Conflict and Interpersonal Communication
Read this section to define interpersonal conflict, compare and contrast the five styles of interpersonal conflict management, explain how perception and culture influence interpersonal conflict, and list strategies for effectively managing conflict. For the time being, skip the "Culture and Conflict" section, which we will cover in Unit 6.
Avoiding
The
avoiding style of conflict management often indicates a low concern for
self and a low concern for other, and no direct communication about the
conflict takes place. However, as we will discuss later, in some
cultures that emphasize group harmony over individual interests, and
even in some situations in the United States, avoiding a conflict can
indicate a high level of concern for the other. In general, avoiding
doesn't mean that there is no communication about the conflict.
Remember, you cannot not communicate. Even when we try to avoid
conflict, we may intentionally or unintentionally give our feelings away
through our verbal and nonverbal communication. Rosa's sarcastic tone
as she tells D'Shaun that he's "Soooo good with money!" and his
subsequent eye roll both bring the conflict to the surface without
specifically addressing it. The avoiding style is either passive or
indirect, meaning there is little information exchange, which may make
this strategy less effective than others. We may decide to avoid
conflict for many different reasons, some of which are better than
others. If you view the conflict as having little importance to you, it
may be better to ignore it. If the person you're having conflict with
will only be working in your office for a week, you may perceive a
conflict to be temporary and choose to avoid it and hope that it will
solve itself. If you are not emotionally invested in the conflict, you
may be able to reframe your perspective and see the situation in a
different way, therefore resolving the issue. In all these cases,
avoiding doesn't really require an investment of time, emotion, or
communication skill, so there is not much at stake to lose.
Avoidance
is not always an easy conflict management choice, because sometimes the
person we have conflict with isn't a temp in our office or a weekend
houseguest. While it may be easy to tolerate a problem when you're not
personally invested in it or view it as temporary, when faced with a
situation like Rosa and D'Shaun's, avoidance would just make the problem
worse. For example, avoidance could first manifest as changing the
subject, then progress from avoiding the issue to avoiding the person
altogether, to even ending the relationship.
Indirect
strategies of hinting and joking also fall under the avoiding style.

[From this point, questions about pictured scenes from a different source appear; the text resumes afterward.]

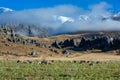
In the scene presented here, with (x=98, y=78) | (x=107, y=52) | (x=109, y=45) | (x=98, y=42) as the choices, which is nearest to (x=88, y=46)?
(x=98, y=42)

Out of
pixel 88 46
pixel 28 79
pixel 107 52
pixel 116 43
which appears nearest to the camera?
pixel 28 79

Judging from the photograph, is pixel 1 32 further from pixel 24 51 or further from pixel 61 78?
pixel 61 78

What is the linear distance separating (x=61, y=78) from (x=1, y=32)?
87787 mm

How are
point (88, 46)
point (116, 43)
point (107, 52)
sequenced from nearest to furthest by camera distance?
point (107, 52) → point (116, 43) → point (88, 46)

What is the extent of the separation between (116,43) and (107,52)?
10.1 meters

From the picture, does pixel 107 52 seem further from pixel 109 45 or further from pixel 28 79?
pixel 28 79

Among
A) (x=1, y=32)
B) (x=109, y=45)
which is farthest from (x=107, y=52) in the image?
(x=1, y=32)

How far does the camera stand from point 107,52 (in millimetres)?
103375

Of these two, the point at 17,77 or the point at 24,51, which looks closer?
the point at 17,77

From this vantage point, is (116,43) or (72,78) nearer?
(72,78)

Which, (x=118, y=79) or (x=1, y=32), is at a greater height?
(x=1, y=32)

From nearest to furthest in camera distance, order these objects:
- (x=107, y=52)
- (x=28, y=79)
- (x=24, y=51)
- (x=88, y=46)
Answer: (x=28, y=79)
(x=24, y=51)
(x=107, y=52)
(x=88, y=46)

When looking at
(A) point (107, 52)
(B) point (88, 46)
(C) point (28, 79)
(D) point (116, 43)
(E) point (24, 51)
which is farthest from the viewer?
(B) point (88, 46)

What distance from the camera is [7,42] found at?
4134 inches
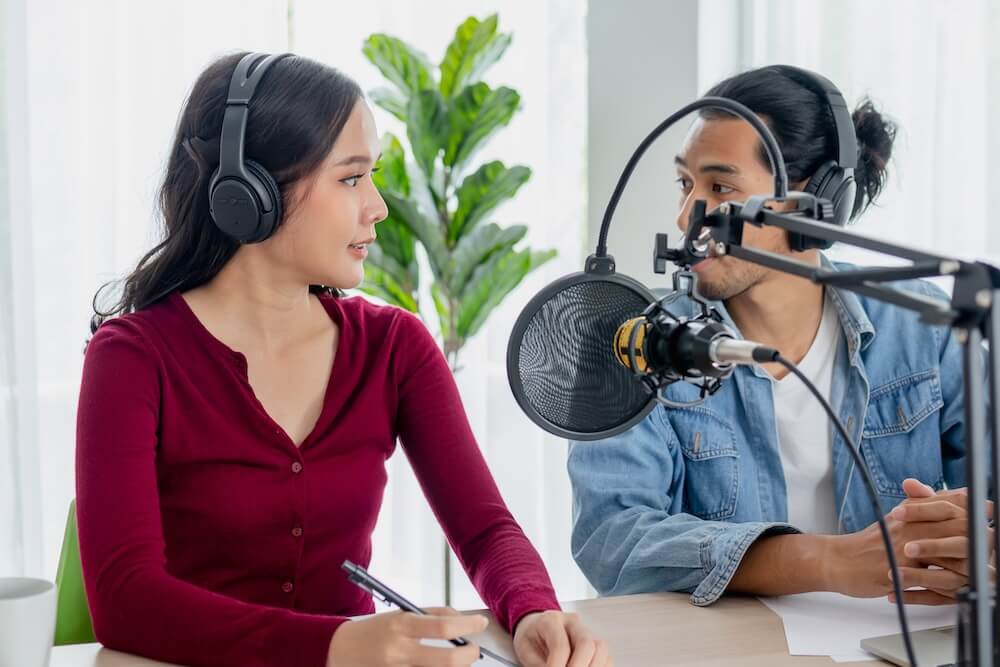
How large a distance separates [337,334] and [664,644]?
2.19ft

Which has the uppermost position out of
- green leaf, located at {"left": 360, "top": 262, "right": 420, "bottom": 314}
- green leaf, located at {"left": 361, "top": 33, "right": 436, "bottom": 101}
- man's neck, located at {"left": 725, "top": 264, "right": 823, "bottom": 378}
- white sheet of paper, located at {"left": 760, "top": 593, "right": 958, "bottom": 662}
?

While these indirect avoidance strategies may lead to a buildup of
frustration or even anger, they allow us to vent a little of our
built-up steam and may make a conflict situation more bearable. When we
hint, we drop clues that we hope our partner will find and piece
together to see the problem and hopefully change, thereby solving the
problem without any direct communication. In almost all the cases of
hinting that I have experienced or heard about, the person dropping the
hints overestimates their partner's detective abilities. For example,
when Rosa leaves the bank statement on the kitchen table in hopes that
D'Shaun will realize how much extra money he is giving Casey, D'Shaun
may simply ignore it or even get irritated with Rosa for not putting the
statement with all the other mail. We also overestimate our partner's
ability to decode the jokes we make about a conflict situation. It is
more likely that the receiver of the jokes will think you're genuinely
trying to be funny or feel provoked or insulted than realize the
conflict situation that you are referencing. So more frustration may
develop when the hints and jokes are not decoded, which often leads to a
more extreme form of hinting/joking: passive-aggressive behavior.
Passive-aggressive
behavior is a way of dealing with conflict in which one person
indirectly communicates their negative thoughts or feelings through
nonverbal behaviors, such as not completing a task. For example, Rosa
may wait a few days to deposit money into the bank so D'Shaun can't
withdraw it to give to Casey, or D'Shaun may cancel plans for a romantic
dinner because he feels like Rosa is questioning his responsibility
with money. Although passive-aggressive behavior can feel rewarding in
the moment, it is one of the most unproductive ways to deal with
conflict. These behaviors may create additional conflicts and may lead
to a cycle of passive-aggressiveness in which the other partner begins
to exhibit these behaviors as well, while never actually addressing the
conflict that originated the behavior. In most avoidance situations,
both parties lose. However, as noted above, avoidance can be the most
appropriate strategy in some situations - for example, when the conflict
is temporary, when the stakes are low or there is little personal
investment, or when there is the potential for violence or retaliation.